PROBLEM TO WORK ON » Please pull out the text of each item below word for word and in the same order, leaving the pictures out of your answer.

WORKING DATA »
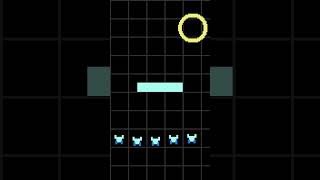 Swarm Focus Fire Algorithm Emulated in C-64 BASIC | T3 Hive | LG-64u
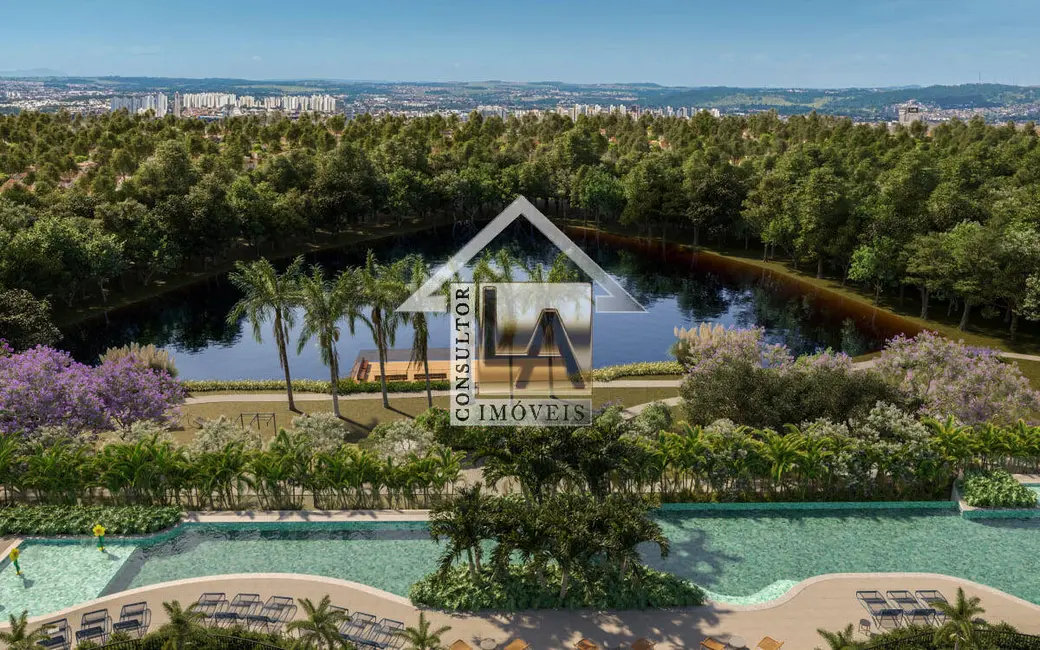 Foto 1 de Apartamento com 3 quartos à venda, 117m2 em Jardim Cidade Jardim, Indaiatuba - SP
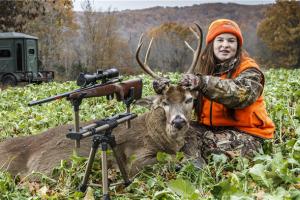 Braggin' Board Photo: Rae's 2014 Buck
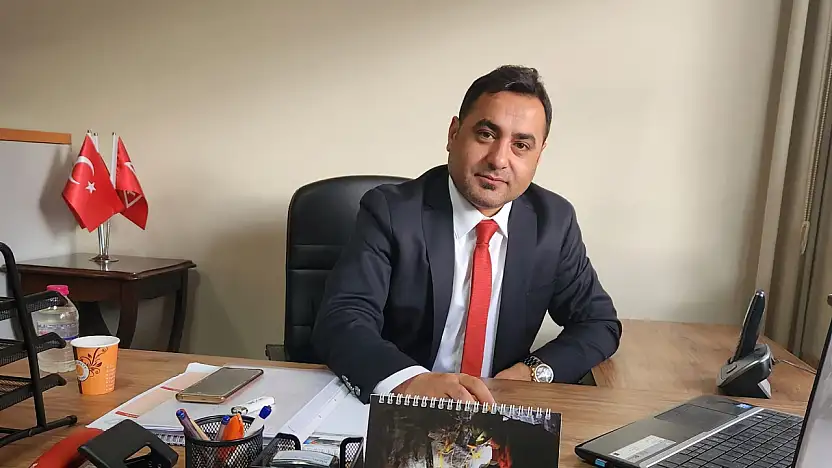 Maden Yüksek Mühendisi Gündoğdu'dan açıklama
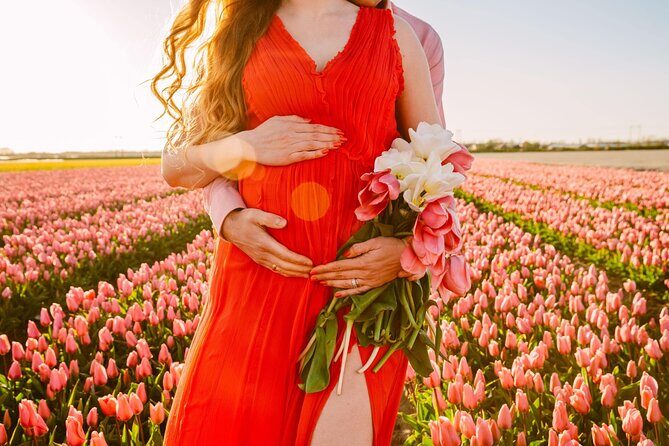 Professional Photoshoot at Private Tulip Field - Who this is best for (and who might not love it)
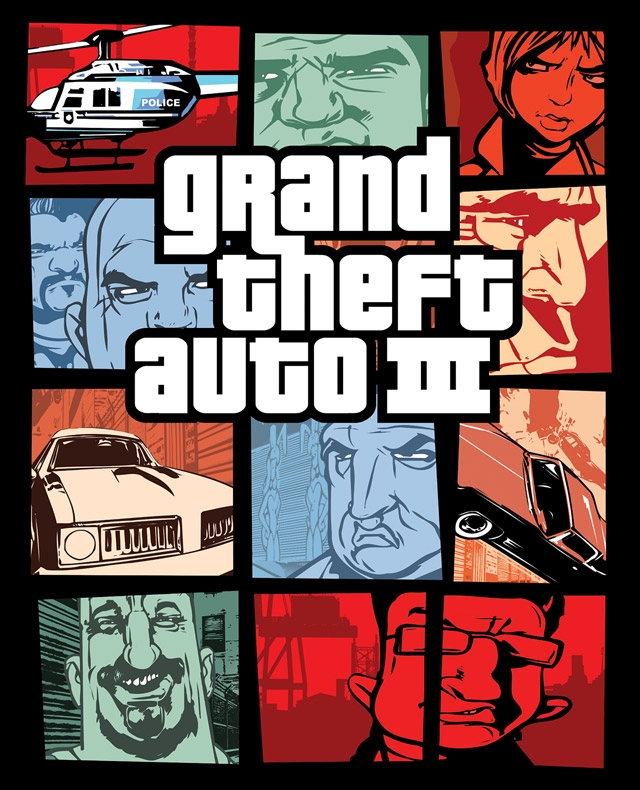 GTA 3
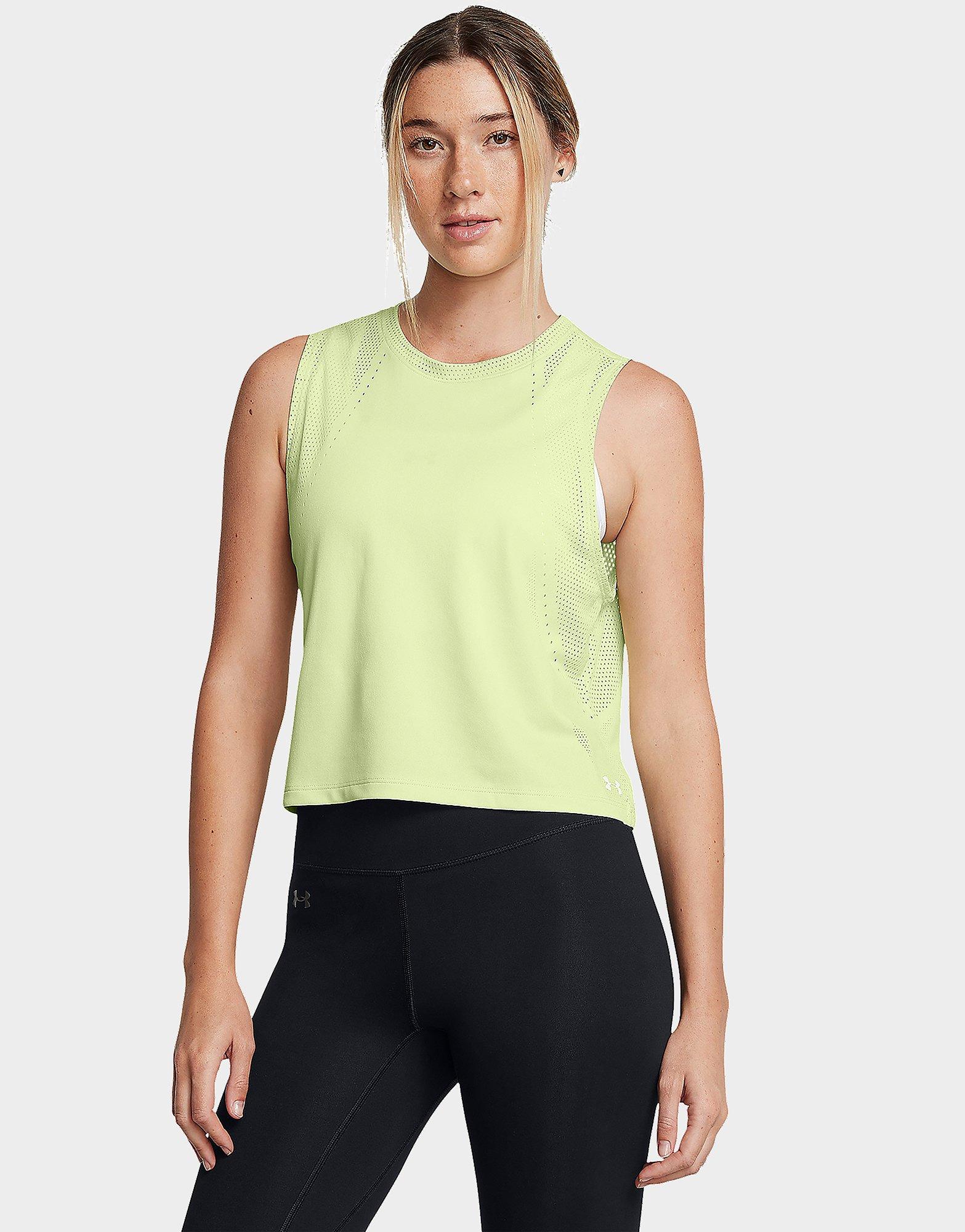 Under Armour Sleeveless Vanish Engineered Tank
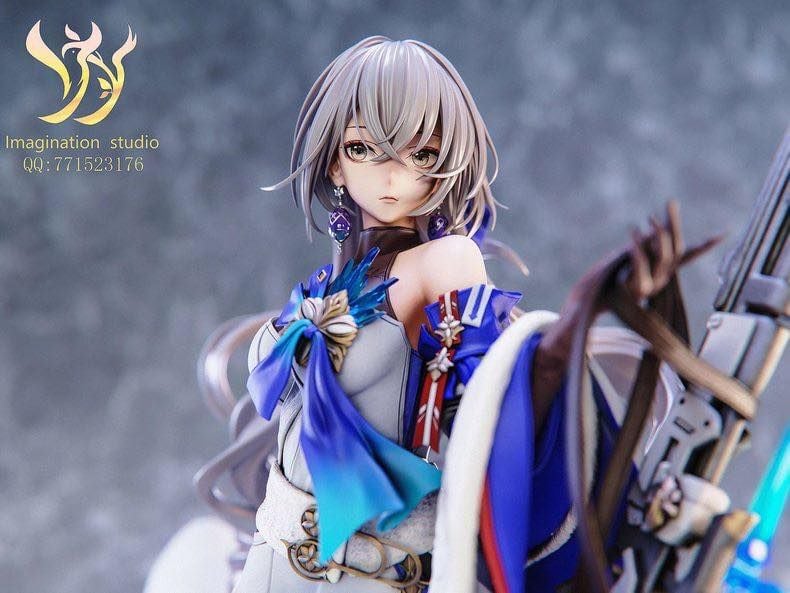  Bronya Zaychik - Honkai Star Rail 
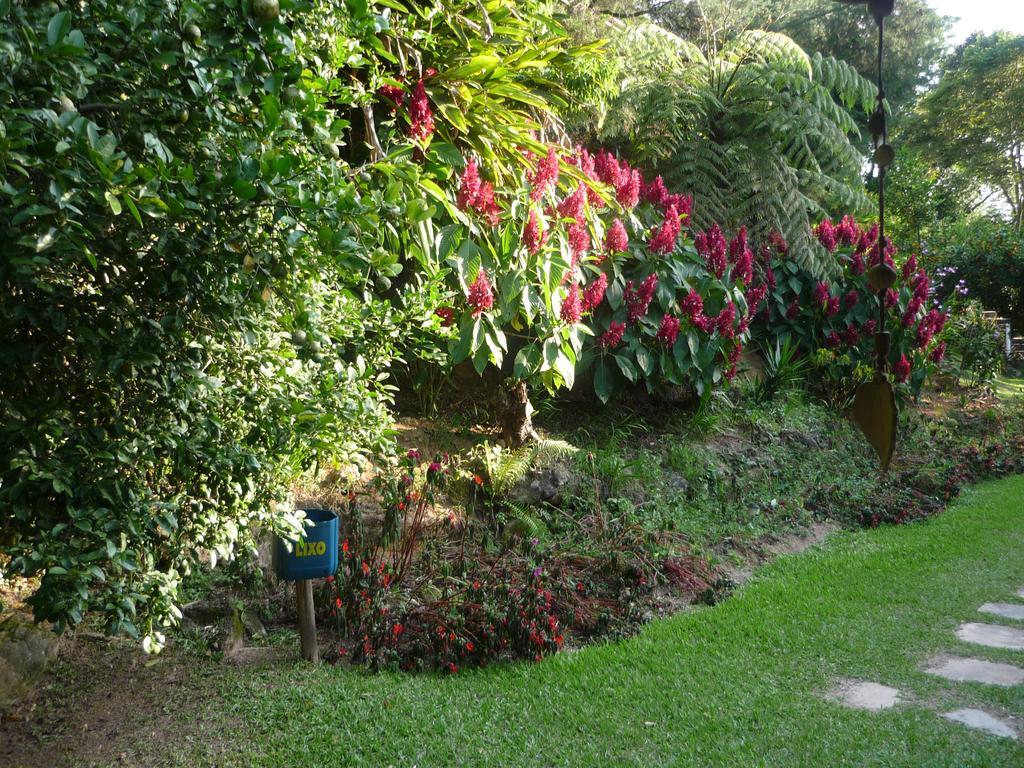 Eco Pousada Figueira Grande Piracaia Eksteriør billede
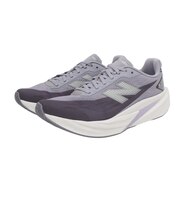 ニューバランス（new balance）ランニングシューズ トレーニングシューズ 部活 フューエルセル レベル v5 パープル グレー MFCX2JO D ス…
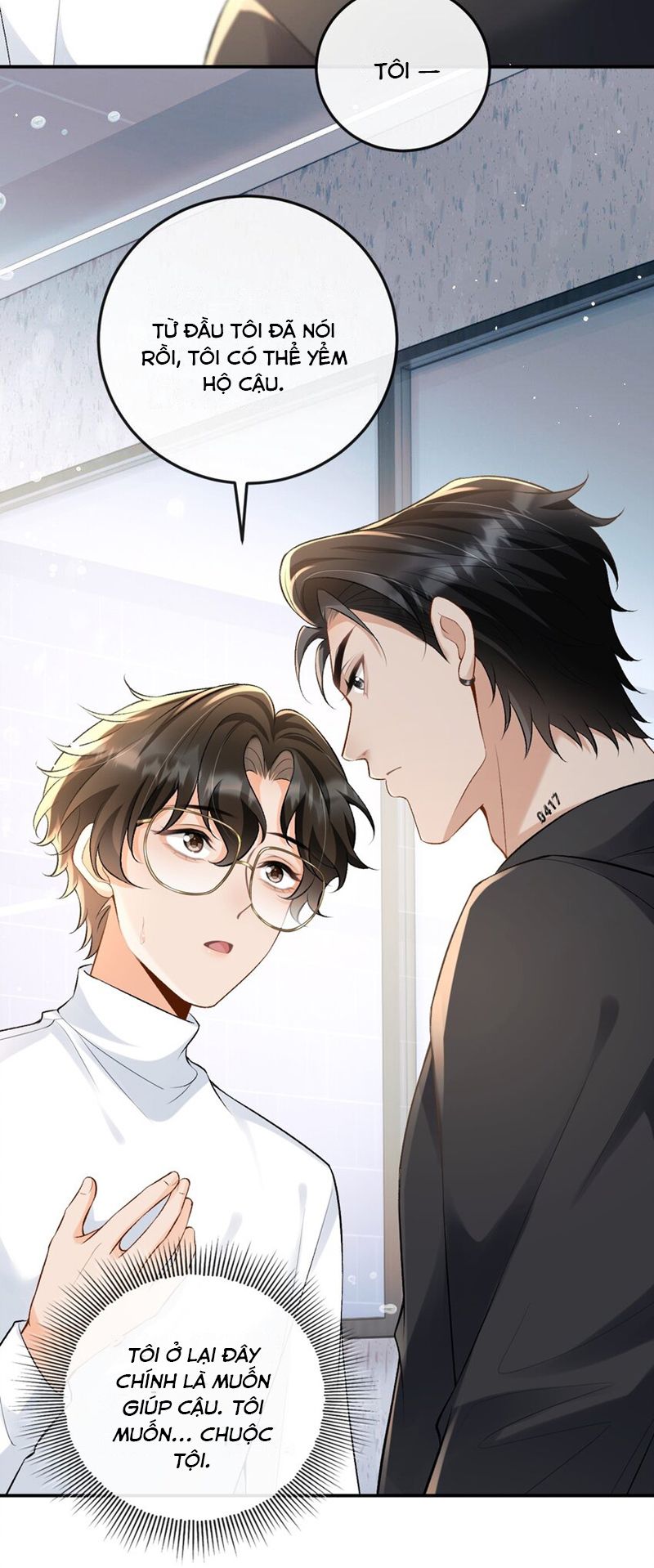 Bản Tính Hạ Đẳng Chapter 22 - Next Chapter 23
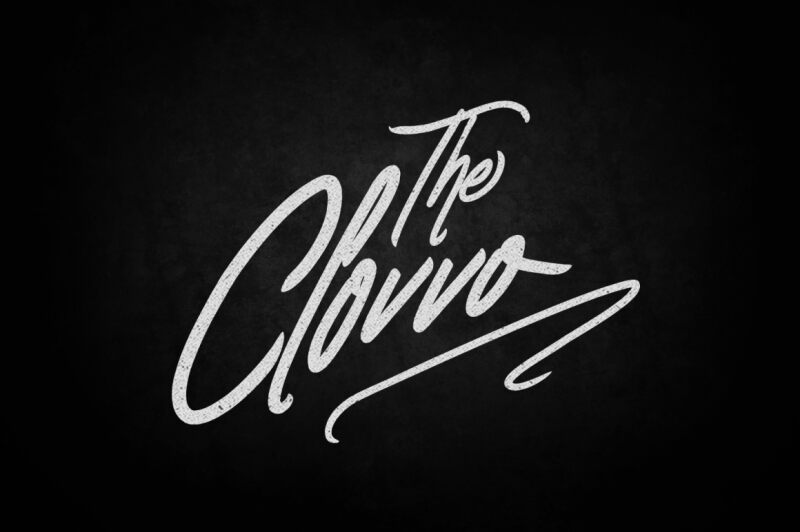Clovvo Schriftart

OUTPUT FOR THIS EXERCISE »
 Swarm Focus Fire Algorithm Emulated in C-64 BASIC | T3 Hive | LG-64u
 Foto 1 de Apartamento com 3 quartos à venda, 117m2 em Jardim Cidade Jardim, Indaiatuba - SP
 Braggin' Board Photo: Rae's 2014 Buck
 Maden Yüksek Mühendisi Gündoğdu'dan açıklama
 Professional Photoshoot at Private Tulip Field - Who this is best for (and who might not love it)
 GTA 3
 Under Armour Sleeveless Vanish Engineered Tank
  Bronya Zaychik - Honkai Star Rail 
 Eco Pousada Figueira Grande Piracaia Eksteriør billede
 ニューバランス（new balance）ランニングシューズ トレーニングシューズ 部活 フューエルセル レベル v5 パープル グレー MFCX2JO D ス…
 Bản Tính Hạ Đẳng Chapter 22 - Next Chapter 23
Clovvo Schriftart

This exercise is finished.